The Role Of A Financial Advisor: To Serve Or To lead?

A career as a financial advisor is the best career in the world for the right person.

You have unlimited income opportunity. Nobody is in control of the size of your paycheck other than you. You don’t have a boss. You can manage your own schedule, decide when you work and which people to meet.

Best of all, you can have a profound impact on your clients. Finances are a core component of all of our lives. This means that you’re having conversations with people and helping them make decisions every day on something that really matters to them.

However, with this career also comes great responsibility. As an advisor, it’s important to understand the role you play in your client’s lives.

To Serve Or To Lead?

My belief is that your role is to lead your clients, not to serve them. You need to be willing to tell them what they need to hear, not necessarily what they want to hear.

This sometimes requires getting comfortable with the uncomfortable. It's having conversations that people don't usually want to have.

Who wants to think about what will happen to their family if they die early? Who wants to think about becoming disabled or sick to the point where they can’t work?

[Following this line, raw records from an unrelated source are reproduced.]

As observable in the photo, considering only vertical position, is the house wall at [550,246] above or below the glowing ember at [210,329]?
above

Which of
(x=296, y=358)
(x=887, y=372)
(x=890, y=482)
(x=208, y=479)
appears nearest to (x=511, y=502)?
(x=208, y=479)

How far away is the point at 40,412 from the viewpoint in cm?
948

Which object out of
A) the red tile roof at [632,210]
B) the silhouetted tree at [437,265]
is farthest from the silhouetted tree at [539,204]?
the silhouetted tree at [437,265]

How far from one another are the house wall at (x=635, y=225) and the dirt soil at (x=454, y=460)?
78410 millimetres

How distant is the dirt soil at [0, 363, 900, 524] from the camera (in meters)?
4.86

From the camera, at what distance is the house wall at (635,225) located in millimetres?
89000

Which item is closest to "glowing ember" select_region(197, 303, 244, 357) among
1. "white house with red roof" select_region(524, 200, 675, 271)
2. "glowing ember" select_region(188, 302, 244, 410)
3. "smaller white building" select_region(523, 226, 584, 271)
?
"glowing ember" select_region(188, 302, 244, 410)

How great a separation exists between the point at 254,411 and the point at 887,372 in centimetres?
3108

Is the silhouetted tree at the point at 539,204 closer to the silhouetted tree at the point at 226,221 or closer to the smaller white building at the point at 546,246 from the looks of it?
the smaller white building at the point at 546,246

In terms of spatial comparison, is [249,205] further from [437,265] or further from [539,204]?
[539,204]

It's forcing people confront their own financial shortcomings and make decisions that have been difficult for them to make. But, they are decisions that are necessary, with long-term positive outcomes that vastly outweigh the short-term ones.

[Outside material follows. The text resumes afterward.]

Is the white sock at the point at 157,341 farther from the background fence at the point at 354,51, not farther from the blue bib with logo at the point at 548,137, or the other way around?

You need to tell your clients what they need to hear in order for them to accomplish their long-term goals. Even if it sometimes means forfeiting a relationship with a client and losing their business.

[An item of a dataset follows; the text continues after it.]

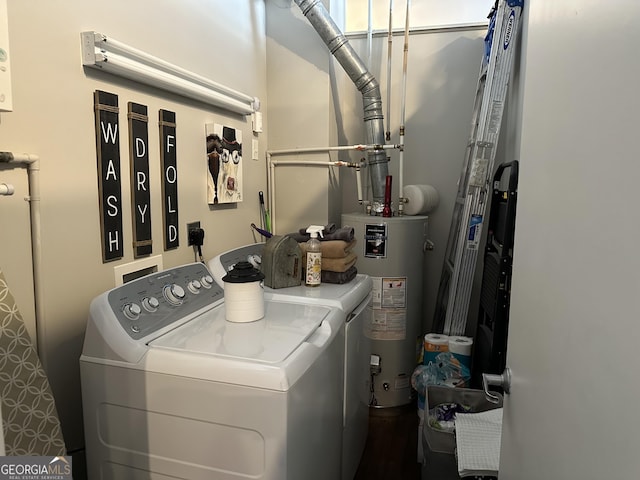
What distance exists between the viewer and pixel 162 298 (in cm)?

Conversely, serving the client means taking the client in whatever direction they want to go. For example, if I go in to a Nordstrom's and I want to buy a suit or I want to buy some shoes, I want that sales rep to serve me.

I want that sales rep to take me where I want to go, help me look at what I want to look at, and help me find what it is that I have in my mind.

A financial advisor can't do that. You certainly have to be in alignment with your clients. You have to ask great questions and follow up questions, seek to understand their story beyond just the financial numbers, and listen to them. But then you must lead them.

There's a big difference between leading and serving. I believe the role of the rep, the good rep, the one that's going to tap into their full potential is the one who leads their clients.

Leading The Planning Process

Let me give you an example that’s in line with my financial planning philosophy. Imagine you have a married 35-year-old couple come in for a meeting. They have a one-year-old child and a second one on the way.

The husband enters the meeting feeling as though he has everything under control. Since he was age 20 he has been saving money every month. He’s accumulated $150,000 in savings and, in his mind, he’s got it all covered. He enters the meeting wanting to discuss investment strategies to grow his portfolio.

Based on my financial planning philosophy, it’s of critical importance in both my practice and teaching that we address crisis management first with our clients, before wealth accumulation.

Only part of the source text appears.